NASA Technology

What if, as a pilot was pulling heavy G-forces and headed toward a blackout, a voice in his or her ear said, “Pull out of the turn”? What if ground control had a screen with an astronaut’s biometric indicators, and it set off a warning when he or she was hitting a danger zone?

It could be helpful, says astronaut Yvonne Cagle, not least because astronauts and fighter pilots tend not to say anything when they’re feeling funny: “We’re very driven to complete the mission, and we may not be as aware of physiologic urgencies until it actually interferes with our performance.”

Pulling heavy G-forces can cause a pilot or astronaut to black out. A biometric sensor could monitor heart rate and other indicators to give a warning when he or she hits a danger zone.

But if they wait, say, until their vision is graying out and they’re about to lose consciousness, it may be too late. “Much of what we do is so intense, fast, and dynamic that, by the time you have symptoms, it’s very difficult to intervene,” Cagle says.

That was the motivation behind a research project Cagle mentored with Omri Yoffe, an Israeli entrepreneur whose team won the opportunity to work with Cagle and other NASA personnel in 2011 as part of a program run by Singularity University. The organization, which has a Space Act Agreement with NASA, aims to be “a global community using exponential technologies to tackle the world’s biggest challenges,” from water scarcity to universal education to space exploration and more.

For their project, Yoffe and his team aimed to improve biometric monitoring for pilots and astronauts, and Cagle says she helped give “some of the relevant clinical and operational situation awareness, to make it relevant to different scenarios that might come up and also streamline it for air or space operations.”

Technology Transfer

Yoffe and his team came up with a prototype during the three-month Singularity program, and he says the experience was immensely beneficial when they decided to create a new, commercial biometric sensor.

“It really set the bar, to be able to measure biometrics in a very noisy, very dynamic aerospace environment,” Yoffe says. That experience “trained the team and trained our know-how to be able to approach the consumer market in an easy way.”

For the consumer version, the new company, New York City-based LifeBEAM, had to go back to the drawing board, because, as Yoffe explains, “the expectations of the consumer user are not at the level of the astronaut, so you can make some compromises at the R&D level” to achieve a lower cost.

But that wasn’t difficult, he says, because the team had already worked on the harder task of meeting NASA-level specs. “We started at the highest bar, so then it was easier work to do it for the consumer level.”

Benefits

LifeBEAM is now offering a product named Vi: “the first voice-activated, fully immersive, and real-time AI [artificially intelligent] personal trainer.” Like the biometric sensor the team worked on at Singularity University, Vi tracks heart rate, but since it is designed for exercise rather than aerospace, it also tracks steps, mileage, weather, elevation, and more.

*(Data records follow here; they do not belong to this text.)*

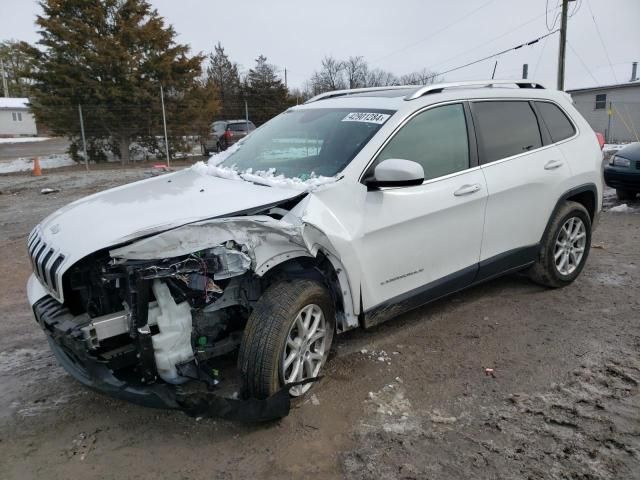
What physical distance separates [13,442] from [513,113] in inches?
169

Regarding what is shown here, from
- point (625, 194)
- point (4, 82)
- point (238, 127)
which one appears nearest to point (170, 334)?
point (625, 194)

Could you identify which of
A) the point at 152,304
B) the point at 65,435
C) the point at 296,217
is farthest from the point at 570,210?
the point at 65,435

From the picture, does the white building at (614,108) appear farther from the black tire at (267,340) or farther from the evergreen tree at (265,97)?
the black tire at (267,340)

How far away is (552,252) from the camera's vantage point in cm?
470

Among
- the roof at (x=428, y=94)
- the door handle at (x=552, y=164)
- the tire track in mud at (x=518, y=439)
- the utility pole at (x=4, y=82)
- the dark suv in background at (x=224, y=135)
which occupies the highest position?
the utility pole at (x=4, y=82)

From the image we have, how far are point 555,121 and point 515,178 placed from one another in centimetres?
101

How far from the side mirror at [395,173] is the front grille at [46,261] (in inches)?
73.4

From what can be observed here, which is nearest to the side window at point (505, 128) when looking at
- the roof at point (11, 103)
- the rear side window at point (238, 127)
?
the rear side window at point (238, 127)

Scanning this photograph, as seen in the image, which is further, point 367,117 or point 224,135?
point 224,135

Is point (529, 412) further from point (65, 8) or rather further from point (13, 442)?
point (65, 8)

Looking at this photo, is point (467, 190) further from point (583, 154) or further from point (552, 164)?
point (583, 154)

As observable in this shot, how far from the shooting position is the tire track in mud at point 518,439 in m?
2.55

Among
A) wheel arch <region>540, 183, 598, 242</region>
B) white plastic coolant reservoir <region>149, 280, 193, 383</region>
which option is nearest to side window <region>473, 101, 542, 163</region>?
wheel arch <region>540, 183, 598, 242</region>

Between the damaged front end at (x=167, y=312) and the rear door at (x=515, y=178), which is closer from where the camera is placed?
the damaged front end at (x=167, y=312)
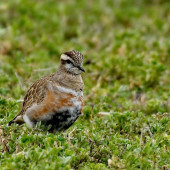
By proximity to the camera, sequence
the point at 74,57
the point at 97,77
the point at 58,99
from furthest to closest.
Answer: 1. the point at 97,77
2. the point at 74,57
3. the point at 58,99

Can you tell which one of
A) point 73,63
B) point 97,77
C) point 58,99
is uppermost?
point 73,63

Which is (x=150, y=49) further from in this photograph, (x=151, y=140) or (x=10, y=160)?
(x=10, y=160)

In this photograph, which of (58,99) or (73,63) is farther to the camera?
(73,63)

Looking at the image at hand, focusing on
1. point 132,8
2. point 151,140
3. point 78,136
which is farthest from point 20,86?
point 132,8

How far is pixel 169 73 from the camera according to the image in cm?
1004

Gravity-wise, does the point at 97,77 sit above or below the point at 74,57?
below

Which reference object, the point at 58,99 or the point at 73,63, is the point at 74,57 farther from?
the point at 58,99

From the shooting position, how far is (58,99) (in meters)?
6.48

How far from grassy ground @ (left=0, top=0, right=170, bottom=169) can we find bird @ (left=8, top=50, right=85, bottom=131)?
0.60 ft

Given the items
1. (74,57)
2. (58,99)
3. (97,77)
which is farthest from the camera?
(97,77)

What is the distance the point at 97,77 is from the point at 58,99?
3.39 m

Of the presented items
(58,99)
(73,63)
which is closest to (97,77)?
(73,63)

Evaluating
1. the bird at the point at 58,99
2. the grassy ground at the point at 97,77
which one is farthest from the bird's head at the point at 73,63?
the grassy ground at the point at 97,77

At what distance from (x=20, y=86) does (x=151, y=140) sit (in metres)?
3.26
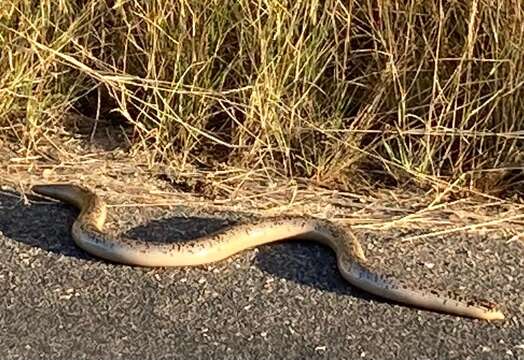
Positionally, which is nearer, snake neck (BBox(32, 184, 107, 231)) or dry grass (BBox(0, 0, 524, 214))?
snake neck (BBox(32, 184, 107, 231))

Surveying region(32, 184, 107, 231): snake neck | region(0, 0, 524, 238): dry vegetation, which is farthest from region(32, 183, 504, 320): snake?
region(0, 0, 524, 238): dry vegetation

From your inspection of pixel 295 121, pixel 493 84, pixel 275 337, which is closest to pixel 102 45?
pixel 295 121

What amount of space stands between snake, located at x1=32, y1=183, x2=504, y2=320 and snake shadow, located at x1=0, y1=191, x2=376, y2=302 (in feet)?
0.13

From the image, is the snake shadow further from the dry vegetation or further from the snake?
the dry vegetation

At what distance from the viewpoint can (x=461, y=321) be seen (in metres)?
4.25

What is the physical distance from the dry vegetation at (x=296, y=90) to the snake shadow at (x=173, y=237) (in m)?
0.33

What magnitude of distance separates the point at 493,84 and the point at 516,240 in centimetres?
82

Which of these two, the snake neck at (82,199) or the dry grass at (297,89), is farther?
the dry grass at (297,89)

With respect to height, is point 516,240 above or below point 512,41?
below

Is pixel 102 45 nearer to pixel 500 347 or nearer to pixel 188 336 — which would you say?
pixel 188 336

Based in part on expertise gained through a NASA-linked program, LifeBEAM built an artificially intelligent “personal trainer” that aims to use a biometric sensor to maximize the impact of exercise.

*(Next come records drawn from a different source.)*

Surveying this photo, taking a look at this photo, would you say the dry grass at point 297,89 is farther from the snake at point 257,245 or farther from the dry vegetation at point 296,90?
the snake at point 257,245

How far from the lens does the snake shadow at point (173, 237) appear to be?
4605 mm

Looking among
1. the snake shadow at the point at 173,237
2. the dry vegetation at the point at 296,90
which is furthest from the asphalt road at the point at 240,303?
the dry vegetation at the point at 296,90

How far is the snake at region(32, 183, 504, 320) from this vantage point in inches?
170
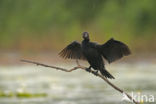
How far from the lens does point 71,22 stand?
2838 cm

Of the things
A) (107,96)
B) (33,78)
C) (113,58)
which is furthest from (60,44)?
(113,58)

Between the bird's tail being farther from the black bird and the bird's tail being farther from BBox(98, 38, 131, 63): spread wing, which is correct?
BBox(98, 38, 131, 63): spread wing

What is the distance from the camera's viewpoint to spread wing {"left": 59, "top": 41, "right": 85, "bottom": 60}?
11312mm

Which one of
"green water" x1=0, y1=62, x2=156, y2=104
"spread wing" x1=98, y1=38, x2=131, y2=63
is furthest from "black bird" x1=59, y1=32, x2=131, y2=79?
"green water" x1=0, y1=62, x2=156, y2=104

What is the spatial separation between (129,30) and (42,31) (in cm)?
347

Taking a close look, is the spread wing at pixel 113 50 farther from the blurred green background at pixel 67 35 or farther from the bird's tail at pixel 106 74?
the blurred green background at pixel 67 35

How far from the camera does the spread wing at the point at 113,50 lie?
10.8 meters

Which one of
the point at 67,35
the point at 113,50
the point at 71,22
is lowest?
the point at 113,50

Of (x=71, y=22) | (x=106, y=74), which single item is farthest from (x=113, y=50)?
(x=71, y=22)

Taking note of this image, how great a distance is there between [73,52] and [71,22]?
56.1ft

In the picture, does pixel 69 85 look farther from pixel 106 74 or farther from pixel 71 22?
pixel 71 22

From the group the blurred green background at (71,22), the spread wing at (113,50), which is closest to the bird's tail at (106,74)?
the spread wing at (113,50)

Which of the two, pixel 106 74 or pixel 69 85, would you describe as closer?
pixel 106 74

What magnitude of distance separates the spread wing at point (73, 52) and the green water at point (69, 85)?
12.6 ft
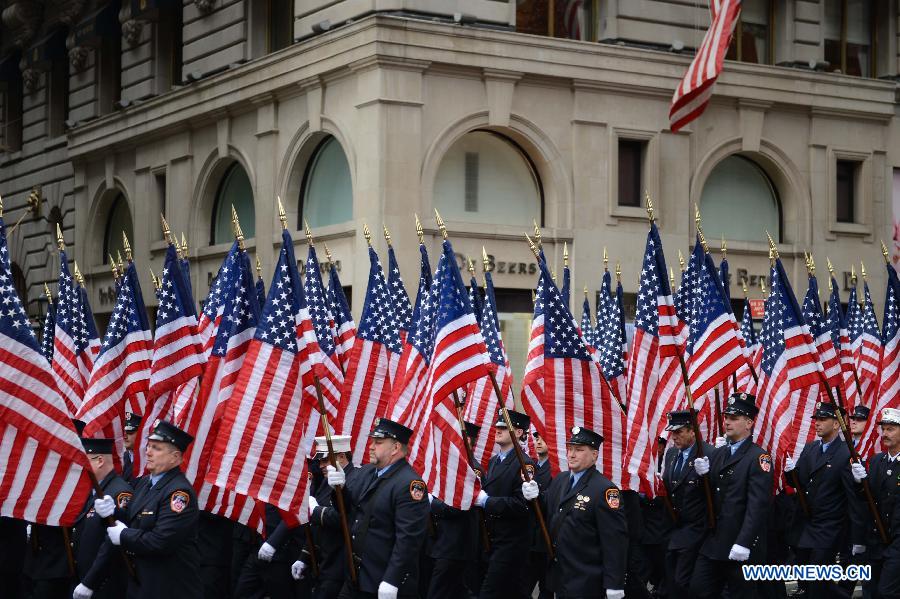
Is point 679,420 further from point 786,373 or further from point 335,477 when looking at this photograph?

And unlike other wearable exercise trackers, this one is built into voice-activated earphones, so it can communicate with the user, responding to voice commands to read out heart rate, for example, and analyzing data to make suggestions on how to maximize fat burning or work toward any other set goal.

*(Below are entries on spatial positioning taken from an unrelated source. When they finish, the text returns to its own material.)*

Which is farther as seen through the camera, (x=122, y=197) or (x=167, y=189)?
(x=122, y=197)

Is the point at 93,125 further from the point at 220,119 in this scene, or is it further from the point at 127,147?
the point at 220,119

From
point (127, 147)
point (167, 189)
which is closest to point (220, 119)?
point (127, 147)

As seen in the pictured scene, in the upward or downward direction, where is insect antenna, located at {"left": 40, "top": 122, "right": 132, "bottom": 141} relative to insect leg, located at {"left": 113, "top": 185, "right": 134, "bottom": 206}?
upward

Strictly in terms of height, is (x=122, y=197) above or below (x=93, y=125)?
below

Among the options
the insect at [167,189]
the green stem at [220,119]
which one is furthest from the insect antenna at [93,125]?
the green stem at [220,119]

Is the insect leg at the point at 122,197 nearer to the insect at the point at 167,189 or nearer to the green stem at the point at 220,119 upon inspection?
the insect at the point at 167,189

“We’ve created the first true AI fitness companion,” Yoffe says, noting that Vi can help with any fitness plan, whether it’s running a first 5K, eating healthier, or sleeping better. “We’ve leveraged our core bio-sensing tech into a more self-learning and interactive system.”

Vi seems to have hit a nerve: an initial funding round through Kickstarter raised nearly $1.7 million and sold more than 8,000 units.

Cagle says she’s pleased to see the work Yoffe and his team did for aerospace find a purpose here on Earth. “It’s exciting to show how innovations like LifeBEAM can be applied in a lot of different operational environments, and reinforce that there are benefits that come back from space that have universal applications.”